- _TASK TO CARRY OUT_
In exact form, please repeat the records from their opening line down to the line with "Songs Of The", including that line.

--------------------------------------------------

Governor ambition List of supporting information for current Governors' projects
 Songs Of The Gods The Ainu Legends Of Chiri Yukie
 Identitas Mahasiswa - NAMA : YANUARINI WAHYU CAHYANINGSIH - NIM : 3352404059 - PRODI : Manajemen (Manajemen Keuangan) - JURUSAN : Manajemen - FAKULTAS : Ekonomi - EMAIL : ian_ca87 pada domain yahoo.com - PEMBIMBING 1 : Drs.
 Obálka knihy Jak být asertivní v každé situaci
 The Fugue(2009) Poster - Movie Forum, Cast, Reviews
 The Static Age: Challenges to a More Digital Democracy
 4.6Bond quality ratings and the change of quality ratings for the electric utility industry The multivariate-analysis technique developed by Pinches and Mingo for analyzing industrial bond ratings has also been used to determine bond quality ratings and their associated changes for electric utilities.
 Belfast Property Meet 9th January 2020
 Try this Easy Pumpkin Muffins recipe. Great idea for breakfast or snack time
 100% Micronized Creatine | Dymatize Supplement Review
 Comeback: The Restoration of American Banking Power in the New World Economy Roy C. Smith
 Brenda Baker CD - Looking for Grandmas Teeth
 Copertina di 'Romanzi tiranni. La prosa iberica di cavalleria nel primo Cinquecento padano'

--------------------------------------------------

- _WRITTEN SOLUTION_
Governor ambition List of supporting information for current Governors' projects
 Songs Of The Gods The Ainu Legends Of Chiri Yukie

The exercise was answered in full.